* [Exercise details] Write out the whole listing again, exactly as given.

## Start Records

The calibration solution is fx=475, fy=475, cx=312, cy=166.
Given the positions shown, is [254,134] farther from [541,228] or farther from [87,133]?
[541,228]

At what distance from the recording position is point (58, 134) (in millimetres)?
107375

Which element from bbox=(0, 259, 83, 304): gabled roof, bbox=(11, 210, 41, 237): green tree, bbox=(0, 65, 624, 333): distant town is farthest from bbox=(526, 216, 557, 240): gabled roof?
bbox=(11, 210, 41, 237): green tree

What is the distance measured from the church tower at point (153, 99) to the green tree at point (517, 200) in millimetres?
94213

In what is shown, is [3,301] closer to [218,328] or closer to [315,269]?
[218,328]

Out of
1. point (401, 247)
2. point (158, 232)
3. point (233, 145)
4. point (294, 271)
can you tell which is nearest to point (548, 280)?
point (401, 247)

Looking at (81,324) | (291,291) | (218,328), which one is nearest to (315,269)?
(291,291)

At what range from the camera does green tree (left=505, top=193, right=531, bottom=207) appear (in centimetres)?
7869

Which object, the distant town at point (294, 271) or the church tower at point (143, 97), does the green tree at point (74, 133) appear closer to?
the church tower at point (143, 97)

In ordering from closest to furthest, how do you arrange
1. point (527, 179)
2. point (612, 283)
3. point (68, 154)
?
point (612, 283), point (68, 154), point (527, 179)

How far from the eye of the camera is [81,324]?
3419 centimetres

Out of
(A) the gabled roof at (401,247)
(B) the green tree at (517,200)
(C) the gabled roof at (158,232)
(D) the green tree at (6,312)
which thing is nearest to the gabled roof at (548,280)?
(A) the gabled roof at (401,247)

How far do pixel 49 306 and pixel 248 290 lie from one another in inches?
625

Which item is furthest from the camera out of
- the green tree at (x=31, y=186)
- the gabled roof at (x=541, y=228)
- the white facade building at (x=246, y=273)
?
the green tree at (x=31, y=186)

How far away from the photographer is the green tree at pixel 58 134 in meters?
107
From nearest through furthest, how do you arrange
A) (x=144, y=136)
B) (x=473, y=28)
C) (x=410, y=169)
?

## End Records

* [Result of the task]
The calibration solution is fx=475, fy=475, cx=312, cy=166.
Given the positions shown, is [254,134] farther from [541,228] or farther from [87,133]?
[541,228]

At what distance from the recording position is point (58, 134) (in millimetres)?
107375

Which element from bbox=(0, 259, 83, 304): gabled roof, bbox=(11, 210, 41, 237): green tree, bbox=(0, 65, 624, 333): distant town is farthest from bbox=(526, 216, 557, 240): gabled roof?
bbox=(11, 210, 41, 237): green tree

What is the distance measured from the church tower at point (153, 99) to the green tree at point (517, 200) in millimetres?
94213

In what is shown, is [3,301] closer to [218,328] or closer to [315,269]?
[218,328]

Out of
1. point (401, 247)
2. point (158, 232)
3. point (233, 145)
4. point (294, 271)
can you tell which is nearest to point (548, 280)?
point (401, 247)

Looking at (81,324) | (291,291) | (218,328), which one is nearest to (315,269)?
(291,291)

At what range from the camera does green tree (left=505, top=193, right=531, bottom=207) appear (in centimetres)?
7869

Which object, the distant town at point (294, 271) or the church tower at point (143, 97), does the green tree at point (74, 133) appear closer to?
the church tower at point (143, 97)

In ordering from closest to furthest, how do you arrange
1. point (527, 179)
2. point (612, 283)
3. point (68, 154)
?
point (612, 283), point (68, 154), point (527, 179)

How far from the eye of the camera is [81,324]?
3419 centimetres

Out of
(A) the gabled roof at (401,247)
(B) the green tree at (517,200)
(C) the gabled roof at (158,232)
(D) the green tree at (6,312)
which thing is nearest to the gabled roof at (548,280)?
(A) the gabled roof at (401,247)

How far do pixel 49 306 and pixel 248 290 lie from one another in inches?
625

Which item is furthest from the camera out of
- the green tree at (x=31, y=186)
- the gabled roof at (x=541, y=228)
- the white facade building at (x=246, y=273)
?
the green tree at (x=31, y=186)

How far away from the photographer is the green tree at pixel 58 134 in meters?
107
From nearest through furthest, how do you arrange
A) (x=144, y=136)
B) (x=473, y=28)
C) (x=410, y=169)
?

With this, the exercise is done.